The magic happens through semantic harmonization. These services don’t just dump data into a common format—they map concepts across datasets using shared ontologies like the UMLS (Unified Medical Language System). A “myocardial infarction” in one database becomes properly linked to “heart attack” in another, and both connect to the relevant gene variants and drug mechanisms. This ontology mapping creates a coherent knowledge graph from inherently fragmented sources.
The FAIRification Workflow: This is a sophisticated ETL (Extract, Transform, Load) pipeline. Extraction involves automated scripts pulling data from public APIs and FTP sites. Transformation is the critical step where data is cleaned, normalized, and mapped to a central ontology to resolve semantic ambiguity. Loading involves converting the harmonized data into RDF triples and indexing it in a high-performance graph database (a ‘triple store’) accessible via a SPARQL endpoint. For research teams building on open-science foundations, this model provides comprehensive coverage without the cost of licensing proprietary databases. To understand how harmonization works at scale, check out our guide on AI for Data Harmonization.

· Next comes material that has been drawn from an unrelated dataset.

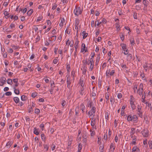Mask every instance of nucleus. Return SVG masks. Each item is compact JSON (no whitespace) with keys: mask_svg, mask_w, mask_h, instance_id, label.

Limitations: These services focus primarily on public data. If your competitive advantage comes from proprietary datasets—internal genomic studies, clinical trial results, or real-world evidence—you’ll need additional integration work. This often involves building your own internal knowledge graph and setting up a federated query system to analyze both public and private data together.
Model 3: Custom Curation & Ontology Expertise
Sometimes, off-the-shelf solutions don’t cut it. When you’re working in a highly specialized therapeutic area, dealing with complex proprietary data, or need precise control over how relationships are defined, custom curation and ontology expertise becomes essential.

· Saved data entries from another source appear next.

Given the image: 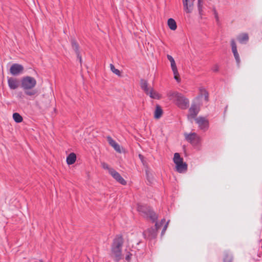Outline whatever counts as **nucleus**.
Here are the masks:
<instances>
[{
    "instance_id": "obj_1",
    "label": "nucleus",
    "mask_w": 262,
    "mask_h": 262,
    "mask_svg": "<svg viewBox=\"0 0 262 262\" xmlns=\"http://www.w3.org/2000/svg\"><path fill=\"white\" fill-rule=\"evenodd\" d=\"M124 243V239L121 234L116 235L113 239L111 245V252L114 260L119 261L122 258V247Z\"/></svg>"
},
{
    "instance_id": "obj_2",
    "label": "nucleus",
    "mask_w": 262,
    "mask_h": 262,
    "mask_svg": "<svg viewBox=\"0 0 262 262\" xmlns=\"http://www.w3.org/2000/svg\"><path fill=\"white\" fill-rule=\"evenodd\" d=\"M168 96L181 110H186L189 106V100L182 93L171 91L168 93Z\"/></svg>"
},
{
    "instance_id": "obj_3",
    "label": "nucleus",
    "mask_w": 262,
    "mask_h": 262,
    "mask_svg": "<svg viewBox=\"0 0 262 262\" xmlns=\"http://www.w3.org/2000/svg\"><path fill=\"white\" fill-rule=\"evenodd\" d=\"M138 210L144 217L149 219L152 223H156L154 228L156 229L157 231L162 226V225L157 222L158 215L150 207L146 205H140L138 207Z\"/></svg>"
},
{
    "instance_id": "obj_4",
    "label": "nucleus",
    "mask_w": 262,
    "mask_h": 262,
    "mask_svg": "<svg viewBox=\"0 0 262 262\" xmlns=\"http://www.w3.org/2000/svg\"><path fill=\"white\" fill-rule=\"evenodd\" d=\"M36 85V79L31 76L24 77L21 80V86L25 91V94L28 96H34L37 93V91L32 90Z\"/></svg>"
},
{
    "instance_id": "obj_5",
    "label": "nucleus",
    "mask_w": 262,
    "mask_h": 262,
    "mask_svg": "<svg viewBox=\"0 0 262 262\" xmlns=\"http://www.w3.org/2000/svg\"><path fill=\"white\" fill-rule=\"evenodd\" d=\"M185 139L193 146L196 147L201 144V138L195 133H184Z\"/></svg>"
},
{
    "instance_id": "obj_6",
    "label": "nucleus",
    "mask_w": 262,
    "mask_h": 262,
    "mask_svg": "<svg viewBox=\"0 0 262 262\" xmlns=\"http://www.w3.org/2000/svg\"><path fill=\"white\" fill-rule=\"evenodd\" d=\"M195 121L196 123L198 125L199 128L203 132L207 131L209 128V121L206 118L202 116H199L195 119Z\"/></svg>"
},
{
    "instance_id": "obj_7",
    "label": "nucleus",
    "mask_w": 262,
    "mask_h": 262,
    "mask_svg": "<svg viewBox=\"0 0 262 262\" xmlns=\"http://www.w3.org/2000/svg\"><path fill=\"white\" fill-rule=\"evenodd\" d=\"M200 110V106L195 103H192L190 107L189 108V114L187 118L189 119H195Z\"/></svg>"
},
{
    "instance_id": "obj_8",
    "label": "nucleus",
    "mask_w": 262,
    "mask_h": 262,
    "mask_svg": "<svg viewBox=\"0 0 262 262\" xmlns=\"http://www.w3.org/2000/svg\"><path fill=\"white\" fill-rule=\"evenodd\" d=\"M143 236L144 238L150 240L155 239L157 236V230L154 227H150L143 232Z\"/></svg>"
},
{
    "instance_id": "obj_9",
    "label": "nucleus",
    "mask_w": 262,
    "mask_h": 262,
    "mask_svg": "<svg viewBox=\"0 0 262 262\" xmlns=\"http://www.w3.org/2000/svg\"><path fill=\"white\" fill-rule=\"evenodd\" d=\"M24 67L18 63L13 64L10 69V73L14 76H17L22 73L24 71Z\"/></svg>"
},
{
    "instance_id": "obj_10",
    "label": "nucleus",
    "mask_w": 262,
    "mask_h": 262,
    "mask_svg": "<svg viewBox=\"0 0 262 262\" xmlns=\"http://www.w3.org/2000/svg\"><path fill=\"white\" fill-rule=\"evenodd\" d=\"M110 174L120 184L125 185L126 181L122 177L120 174L114 169H110Z\"/></svg>"
},
{
    "instance_id": "obj_11",
    "label": "nucleus",
    "mask_w": 262,
    "mask_h": 262,
    "mask_svg": "<svg viewBox=\"0 0 262 262\" xmlns=\"http://www.w3.org/2000/svg\"><path fill=\"white\" fill-rule=\"evenodd\" d=\"M231 46L232 52L233 54L234 57L236 60V64H237V66L239 67V64H240V61H241L240 57H239V55L237 52L236 44V42L234 39H232L231 40Z\"/></svg>"
},
{
    "instance_id": "obj_12",
    "label": "nucleus",
    "mask_w": 262,
    "mask_h": 262,
    "mask_svg": "<svg viewBox=\"0 0 262 262\" xmlns=\"http://www.w3.org/2000/svg\"><path fill=\"white\" fill-rule=\"evenodd\" d=\"M194 0H182L184 9L187 13H190L193 10Z\"/></svg>"
},
{
    "instance_id": "obj_13",
    "label": "nucleus",
    "mask_w": 262,
    "mask_h": 262,
    "mask_svg": "<svg viewBox=\"0 0 262 262\" xmlns=\"http://www.w3.org/2000/svg\"><path fill=\"white\" fill-rule=\"evenodd\" d=\"M106 139L109 144L112 146L117 152L119 153L121 152L120 146L111 136H107Z\"/></svg>"
},
{
    "instance_id": "obj_14",
    "label": "nucleus",
    "mask_w": 262,
    "mask_h": 262,
    "mask_svg": "<svg viewBox=\"0 0 262 262\" xmlns=\"http://www.w3.org/2000/svg\"><path fill=\"white\" fill-rule=\"evenodd\" d=\"M8 84L10 89L15 90L19 86V82L16 78L10 77L8 79Z\"/></svg>"
},
{
    "instance_id": "obj_15",
    "label": "nucleus",
    "mask_w": 262,
    "mask_h": 262,
    "mask_svg": "<svg viewBox=\"0 0 262 262\" xmlns=\"http://www.w3.org/2000/svg\"><path fill=\"white\" fill-rule=\"evenodd\" d=\"M71 43L72 46L73 48V49L75 51L76 54H77V58L79 60V62L80 64L82 63V58L81 56L80 55V52L79 51V45L78 43L77 42L76 40L73 39L71 40Z\"/></svg>"
},
{
    "instance_id": "obj_16",
    "label": "nucleus",
    "mask_w": 262,
    "mask_h": 262,
    "mask_svg": "<svg viewBox=\"0 0 262 262\" xmlns=\"http://www.w3.org/2000/svg\"><path fill=\"white\" fill-rule=\"evenodd\" d=\"M176 170L180 173H184L186 171L187 169V164L186 162L183 161L176 165Z\"/></svg>"
},
{
    "instance_id": "obj_17",
    "label": "nucleus",
    "mask_w": 262,
    "mask_h": 262,
    "mask_svg": "<svg viewBox=\"0 0 262 262\" xmlns=\"http://www.w3.org/2000/svg\"><path fill=\"white\" fill-rule=\"evenodd\" d=\"M171 70L173 72V75H174V79L177 81L180 82V78H179V74L178 71L177 67L176 64V62H172L170 63Z\"/></svg>"
},
{
    "instance_id": "obj_18",
    "label": "nucleus",
    "mask_w": 262,
    "mask_h": 262,
    "mask_svg": "<svg viewBox=\"0 0 262 262\" xmlns=\"http://www.w3.org/2000/svg\"><path fill=\"white\" fill-rule=\"evenodd\" d=\"M237 40L241 44H245L249 40V36L247 33H242L237 36Z\"/></svg>"
},
{
    "instance_id": "obj_19",
    "label": "nucleus",
    "mask_w": 262,
    "mask_h": 262,
    "mask_svg": "<svg viewBox=\"0 0 262 262\" xmlns=\"http://www.w3.org/2000/svg\"><path fill=\"white\" fill-rule=\"evenodd\" d=\"M233 255L228 251H225L224 253L223 261L224 262H232Z\"/></svg>"
},
{
    "instance_id": "obj_20",
    "label": "nucleus",
    "mask_w": 262,
    "mask_h": 262,
    "mask_svg": "<svg viewBox=\"0 0 262 262\" xmlns=\"http://www.w3.org/2000/svg\"><path fill=\"white\" fill-rule=\"evenodd\" d=\"M140 84L141 89L146 94H147L150 90L148 88V82L147 80H144L143 79L140 80Z\"/></svg>"
},
{
    "instance_id": "obj_21",
    "label": "nucleus",
    "mask_w": 262,
    "mask_h": 262,
    "mask_svg": "<svg viewBox=\"0 0 262 262\" xmlns=\"http://www.w3.org/2000/svg\"><path fill=\"white\" fill-rule=\"evenodd\" d=\"M76 160V154L72 152L69 155L67 158V163L68 165H72L74 164Z\"/></svg>"
},
{
    "instance_id": "obj_22",
    "label": "nucleus",
    "mask_w": 262,
    "mask_h": 262,
    "mask_svg": "<svg viewBox=\"0 0 262 262\" xmlns=\"http://www.w3.org/2000/svg\"><path fill=\"white\" fill-rule=\"evenodd\" d=\"M163 114V110L161 107L157 104L156 106V109L154 113V118L155 119H159Z\"/></svg>"
},
{
    "instance_id": "obj_23",
    "label": "nucleus",
    "mask_w": 262,
    "mask_h": 262,
    "mask_svg": "<svg viewBox=\"0 0 262 262\" xmlns=\"http://www.w3.org/2000/svg\"><path fill=\"white\" fill-rule=\"evenodd\" d=\"M167 25L169 28L171 30H175L177 29V26L176 21L174 19L170 18L167 20Z\"/></svg>"
},
{
    "instance_id": "obj_24",
    "label": "nucleus",
    "mask_w": 262,
    "mask_h": 262,
    "mask_svg": "<svg viewBox=\"0 0 262 262\" xmlns=\"http://www.w3.org/2000/svg\"><path fill=\"white\" fill-rule=\"evenodd\" d=\"M173 161L174 163L177 165L183 161V159L181 157L179 153L176 152L174 154Z\"/></svg>"
},
{
    "instance_id": "obj_25",
    "label": "nucleus",
    "mask_w": 262,
    "mask_h": 262,
    "mask_svg": "<svg viewBox=\"0 0 262 262\" xmlns=\"http://www.w3.org/2000/svg\"><path fill=\"white\" fill-rule=\"evenodd\" d=\"M147 95H149V97L152 99H160V96H159V94L157 92H154V89L152 88H151L150 89V92Z\"/></svg>"
},
{
    "instance_id": "obj_26",
    "label": "nucleus",
    "mask_w": 262,
    "mask_h": 262,
    "mask_svg": "<svg viewBox=\"0 0 262 262\" xmlns=\"http://www.w3.org/2000/svg\"><path fill=\"white\" fill-rule=\"evenodd\" d=\"M13 118L16 123H20L23 120L21 116L17 113H14L13 114Z\"/></svg>"
},
{
    "instance_id": "obj_27",
    "label": "nucleus",
    "mask_w": 262,
    "mask_h": 262,
    "mask_svg": "<svg viewBox=\"0 0 262 262\" xmlns=\"http://www.w3.org/2000/svg\"><path fill=\"white\" fill-rule=\"evenodd\" d=\"M198 9L200 16L201 17L203 15V1L199 0L198 2Z\"/></svg>"
},
{
    "instance_id": "obj_28",
    "label": "nucleus",
    "mask_w": 262,
    "mask_h": 262,
    "mask_svg": "<svg viewBox=\"0 0 262 262\" xmlns=\"http://www.w3.org/2000/svg\"><path fill=\"white\" fill-rule=\"evenodd\" d=\"M110 68L113 73L117 76H120V71L118 69H116L113 64H110Z\"/></svg>"
},
{
    "instance_id": "obj_29",
    "label": "nucleus",
    "mask_w": 262,
    "mask_h": 262,
    "mask_svg": "<svg viewBox=\"0 0 262 262\" xmlns=\"http://www.w3.org/2000/svg\"><path fill=\"white\" fill-rule=\"evenodd\" d=\"M200 91L202 93H204L205 100L206 101H208V100H209V94H208V92L203 88H200Z\"/></svg>"
},
{
    "instance_id": "obj_30",
    "label": "nucleus",
    "mask_w": 262,
    "mask_h": 262,
    "mask_svg": "<svg viewBox=\"0 0 262 262\" xmlns=\"http://www.w3.org/2000/svg\"><path fill=\"white\" fill-rule=\"evenodd\" d=\"M138 157H139V158L140 159L142 165L145 167H147V163L146 161L145 160L144 157L140 154H139Z\"/></svg>"
},
{
    "instance_id": "obj_31",
    "label": "nucleus",
    "mask_w": 262,
    "mask_h": 262,
    "mask_svg": "<svg viewBox=\"0 0 262 262\" xmlns=\"http://www.w3.org/2000/svg\"><path fill=\"white\" fill-rule=\"evenodd\" d=\"M101 166L103 169L108 170L109 173L110 171V169H113V168L110 167L109 165L105 162L101 163Z\"/></svg>"
},
{
    "instance_id": "obj_32",
    "label": "nucleus",
    "mask_w": 262,
    "mask_h": 262,
    "mask_svg": "<svg viewBox=\"0 0 262 262\" xmlns=\"http://www.w3.org/2000/svg\"><path fill=\"white\" fill-rule=\"evenodd\" d=\"M213 14H214V17L215 18L216 21L217 22V24H219V17L218 16V13H217L216 9L214 8L213 9Z\"/></svg>"
},
{
    "instance_id": "obj_33",
    "label": "nucleus",
    "mask_w": 262,
    "mask_h": 262,
    "mask_svg": "<svg viewBox=\"0 0 262 262\" xmlns=\"http://www.w3.org/2000/svg\"><path fill=\"white\" fill-rule=\"evenodd\" d=\"M169 222V220H168L167 223H166V224L164 225V226L163 227V229H162V230L161 231V236H163L164 233H165V232L167 228V225L168 224V223Z\"/></svg>"
},
{
    "instance_id": "obj_34",
    "label": "nucleus",
    "mask_w": 262,
    "mask_h": 262,
    "mask_svg": "<svg viewBox=\"0 0 262 262\" xmlns=\"http://www.w3.org/2000/svg\"><path fill=\"white\" fill-rule=\"evenodd\" d=\"M211 70L214 72H217L219 71V67L217 64H215L214 65L212 68H211Z\"/></svg>"
},
{
    "instance_id": "obj_35",
    "label": "nucleus",
    "mask_w": 262,
    "mask_h": 262,
    "mask_svg": "<svg viewBox=\"0 0 262 262\" xmlns=\"http://www.w3.org/2000/svg\"><path fill=\"white\" fill-rule=\"evenodd\" d=\"M167 58L168 59V60L170 62V63L175 62L173 58L170 55H167Z\"/></svg>"
},
{
    "instance_id": "obj_36",
    "label": "nucleus",
    "mask_w": 262,
    "mask_h": 262,
    "mask_svg": "<svg viewBox=\"0 0 262 262\" xmlns=\"http://www.w3.org/2000/svg\"><path fill=\"white\" fill-rule=\"evenodd\" d=\"M132 255L131 254H130L129 253L127 254L125 256V259L126 260H129L130 259V256Z\"/></svg>"
},
{
    "instance_id": "obj_37",
    "label": "nucleus",
    "mask_w": 262,
    "mask_h": 262,
    "mask_svg": "<svg viewBox=\"0 0 262 262\" xmlns=\"http://www.w3.org/2000/svg\"><path fill=\"white\" fill-rule=\"evenodd\" d=\"M165 222V219H163L161 220V222L160 223L161 225H163Z\"/></svg>"
},
{
    "instance_id": "obj_38",
    "label": "nucleus",
    "mask_w": 262,
    "mask_h": 262,
    "mask_svg": "<svg viewBox=\"0 0 262 262\" xmlns=\"http://www.w3.org/2000/svg\"><path fill=\"white\" fill-rule=\"evenodd\" d=\"M39 262H43V261H42V260L41 259L39 260Z\"/></svg>"
},
{
    "instance_id": "obj_39",
    "label": "nucleus",
    "mask_w": 262,
    "mask_h": 262,
    "mask_svg": "<svg viewBox=\"0 0 262 262\" xmlns=\"http://www.w3.org/2000/svg\"><path fill=\"white\" fill-rule=\"evenodd\" d=\"M227 108V106H226L225 111L226 110Z\"/></svg>"
}]
</instances>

These providers offer bespoke knowledge graph solutions built specifically for your research questions. The process starts with deep domain expertise—subject matter experts (SMEs) who understand not just the technology but the science itself. They work with your team to design a custom ontology that captures the nuances of your specific domain.
Manual curation services are a key differentiator. Rather than relying solely on automated extraction, human experts review literature, validate relationships, and ensure the knowledge graph reflects current scientific understanding. This level of quality control is crucial when decisions worth millions of dollars ride on the accuracy of a drug-target relationship.
A Deeper Dive – Custom Case Study: Consider a biotech firm specializing in Amyotrophic Lateral Sclerosis (ALS). A generic graph might link the SOD1 gene to ALS. A custom-built graph would go deeper. The ontology could distinguish between different SOD1 mutations (e.g., A4V vs. G93A), link them to specific disease progression rates from the company’s own clinical data, and connect them to cellular mechanisms like protein misfolding, all curated from the latest literature. This allows researchers to ask hyper-specific questions like, “Which of our proprietary compounds have shown efficacy in cell lines with the SOD1 A4V mutation and also modulate mitochondrial pathways?” This precision is impossible with generic solutions.
Team and Maintenance: This model is a collaborative partnership. The vendor provides ontologists and bio-curators, but success hinges on active participation from the client’s internal SMEs, data engineers, and data scientists. Long-term maintenance is also critical. A service-level agreement (SLA) should be established for ongoing curation to ensure the graph is updated as the science evolves. The trade-off is time and cost. Building a custom knowledge graph takes months, not weeks. But when your competitive advantage depends on insights that no one else has, custom curation delivers value that generic solutions simply cannot match.